Document passage START

Interview with Emanuel Ax
The beauty is in the... fingers of beholder
A day after my valued colleague and friend Harry Rolnick posted his review of the concert given by the New York Philharmonic conducted by Alan Gilbert with the participation of pianist Emanuel Ax, I was able to attend the second performance of that program and at the same time I was also able to conduct an interview with this esteemed soloist who, during these subscription concerts, gave the world premiere of the Piano Concerto by Austrian composer HK Gruber. The initials preceding his last name stand for Heinz Karl; those who know him personally use his nickname Nali. Mr. Gruber, who was in attendance for these concerts, received enthusiastic applause alongside the performers from the audience in the well-packed David Geffen Hall.
The Piano Concerto was a co-commission by four major symphony orchestras: The New York Philharmonic, the Royal Stockholm Philharmonic Orchestra, the Berlin Philharmonic Orchestra and the Tonhalle Orchestra of Zurich.

Document passage END

- _Instructions for the task_
Carry on writing the Emanuel Ax interview piece from the point where it stops, picking up right after the sentence about the four orchestras that co-commissioned the Piano Concerto.

Data listing START

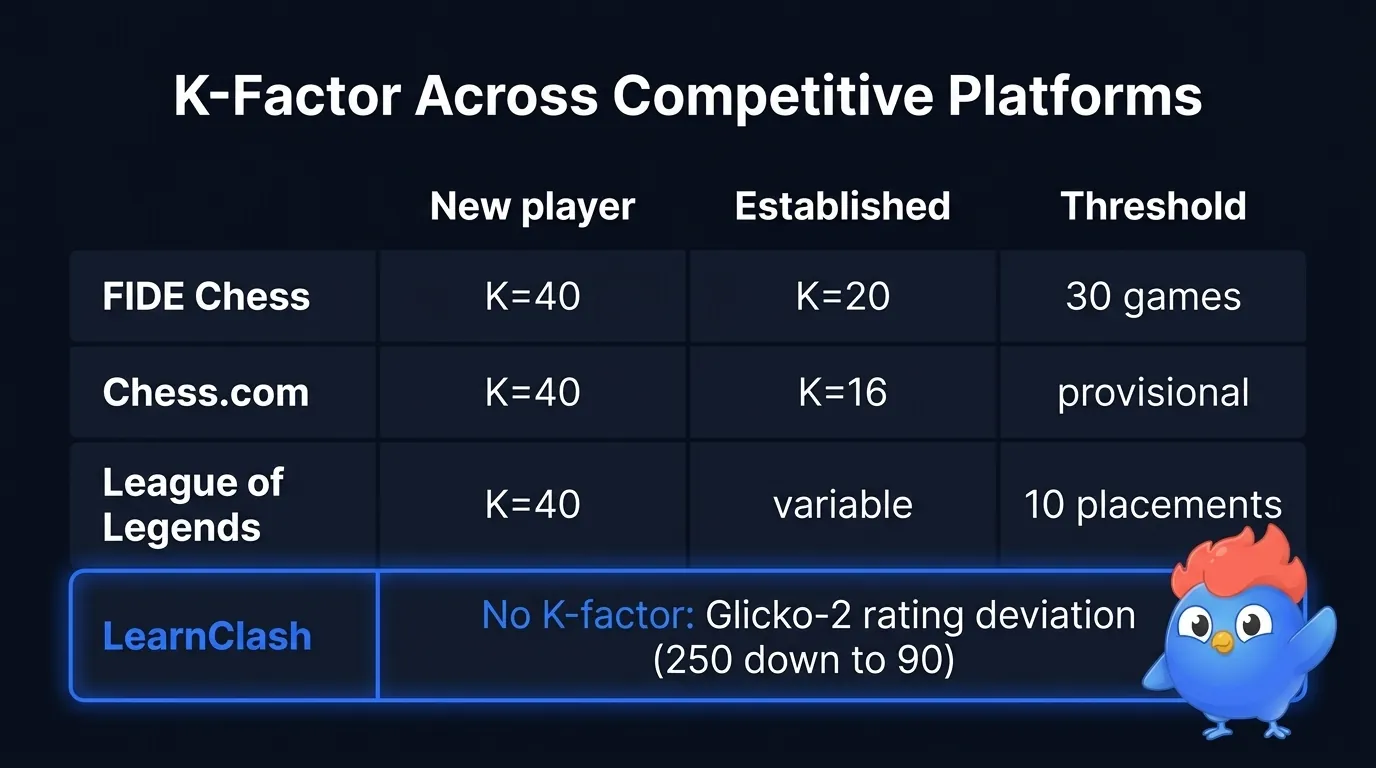 K-Factor Across Competitive Platforms

| | New player | Established | Threshold |
|---|---|---|---|
| FIDE Chess | K=40 | K=20 | 30 games |
| Chess.com | K=40 | K=16 | provisional |
| League of Legends | K=40 | variable | 10 placements |
| LearnClash | No K-factor: Glicko-2 rating deviation (250 down to 90) | | |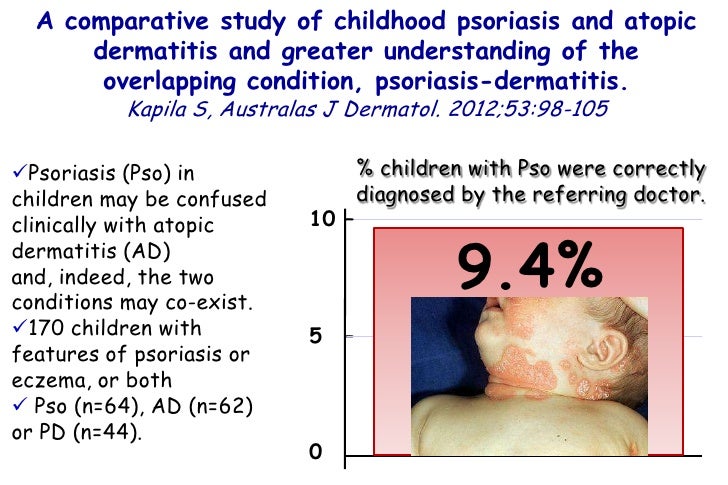 A comparative study of childhood psoriasis and atopic dermatitis and greater understanding of the overlapping condition, psoriasis-dermatitis.
Kapila S, Australas J Dermatol. 2012;53:98-105

✓Psoriasis (Pso) in children may be confused clinically with atopic dermatitis (AD) and, indeed, the two conditions may co-exist.
✓170 children with features of psoriasis or eczema, or both
✓ Pso (n=64), AD (n=62) or PD (n=44).

% children with Pso were correctly diagnosed by the referring doctor.

10
5
0

9.4%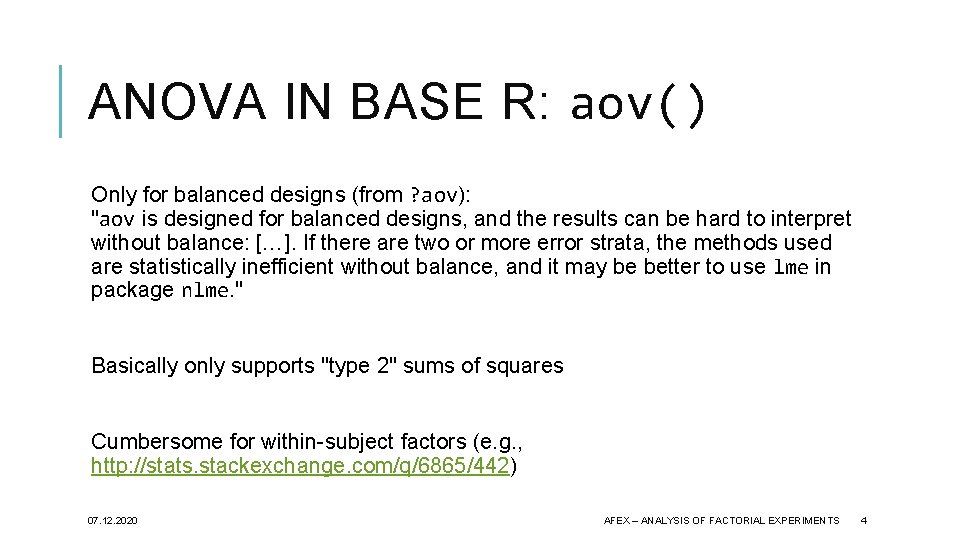 ANOVA IN BASE R: aov()

Only for balanced designs (from ?aov):
"aov is designed for balanced designs, and the results can be hard to interpret without balance: […]. If there are two or more error strata, the methods used are statistically inefficient without balance, and it may be better to use lme in package nlme."

Basically only supports "type 2" sums of squares

Cumbersome for within-subject factors (e.g., http://stats.stackexchange.com/q/6865/442)

07.12.2020

AFEX – ANALYSIS OF FACTORIAL EXPERIMENTS

4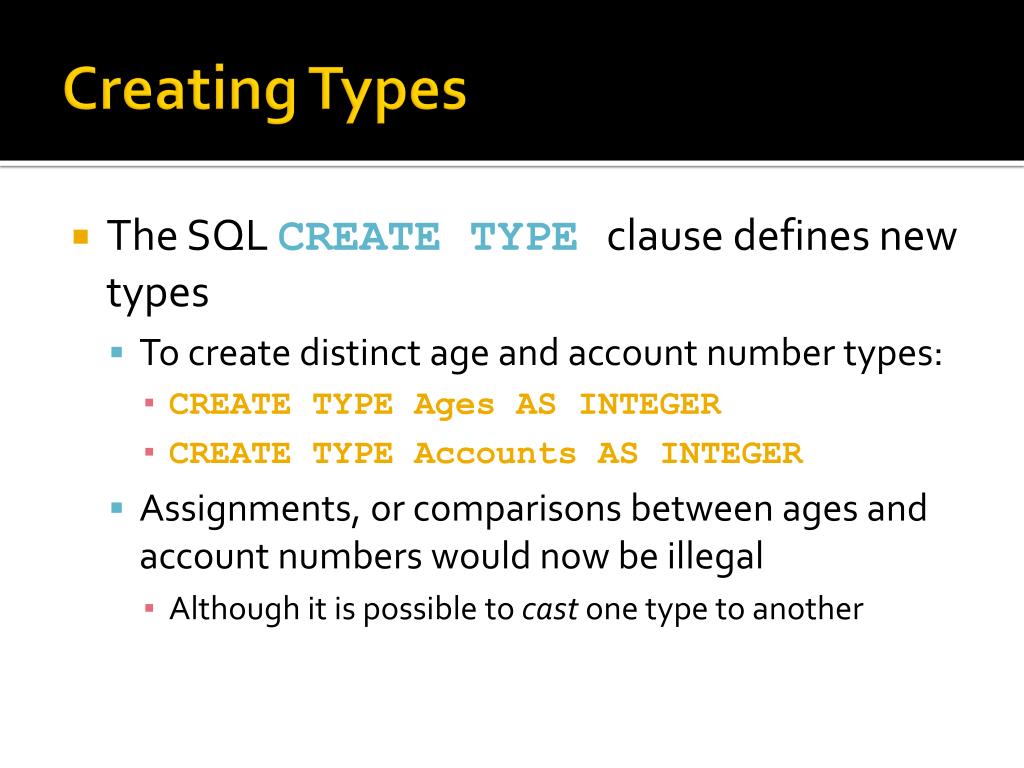 Creating Types

The SQL CREATE TYPE clause defines new types

To create distinct age and account number types:

CREATE TYPE Ages AS INTEGER

CREATE TYPE Accounts AS INTEGER

Assignments, or comparisons between ages and account numbers would now be illegal

Although it is possible to cast one type to another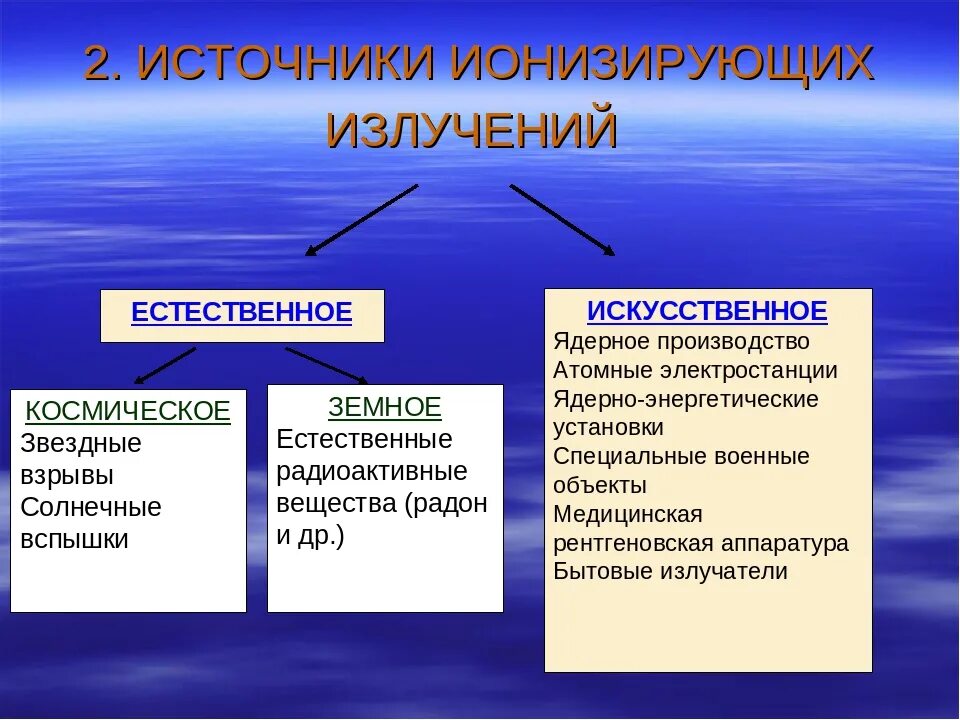 2. ИСТОЧНИКИ ИОНИЗИРУЮЩИХ ИЗЛУЧЕНИЙ

ЕСТЕСТВЕННОЕ

КОСМИЧЕСКОЕ
Звездные взрывы
Солнечные вспышки

ЗЕМНОЕ
Естественные радиоактивные вещества (радон и др.)

ИСКУССТВЕННОЕ
Ядерное производство
Атомные электростанции
Ядерно-энергетические установки
Специальные военные объекты
Медицинская рентгеновская аппаратура
Бытовые излучатели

Data listing END

- _Output below_
E. Ax (© NY Phil Archives)
I know that it is not the first time that you have offered the world premiere of a new piano concerto: what makes you the “go-to” pianist when such a need arises?
Yes, it is not my first world premiere. The first one was a work by Christopher Rouse, a piece called Seeing, the second was Red Silk Dance by Bright Sheng, and then we did another piece by Bright Sheng, The Song and Dance of Tears, an unusual work with cellist Yo-Yo Ma, a man who played a mouth-organ called sheng, Wu Man played the pipa and I played the piano. So with the NY Phil it is my number four. And then of course there were other premieres: the Joseph Schwantner Piano Concerto with the St. Louis Symphony Orchestra and Leonard Slatkin, John Adams Century Rolls with the Cleveland Orchestra, and a piece by Melinda Wagner titles Extremity of Sky (a piano concerto), which I did with the Chicago Symphony Orchestra.
And what about the Tristan which you also played with the NY Phil.?
Oh, my goodness, that was long ago! It was, I think, about 1982-83? That was not the premiere performance, though it was first in NY and I did it with the composer Hans Werner Henze conducting. And then, there was the Philadelphia and NY premiere of Krzysztof Penderecki’s Piano Concerto Resurrection with the Philadelphia Orchestra and Maestro Sawallisch conducting.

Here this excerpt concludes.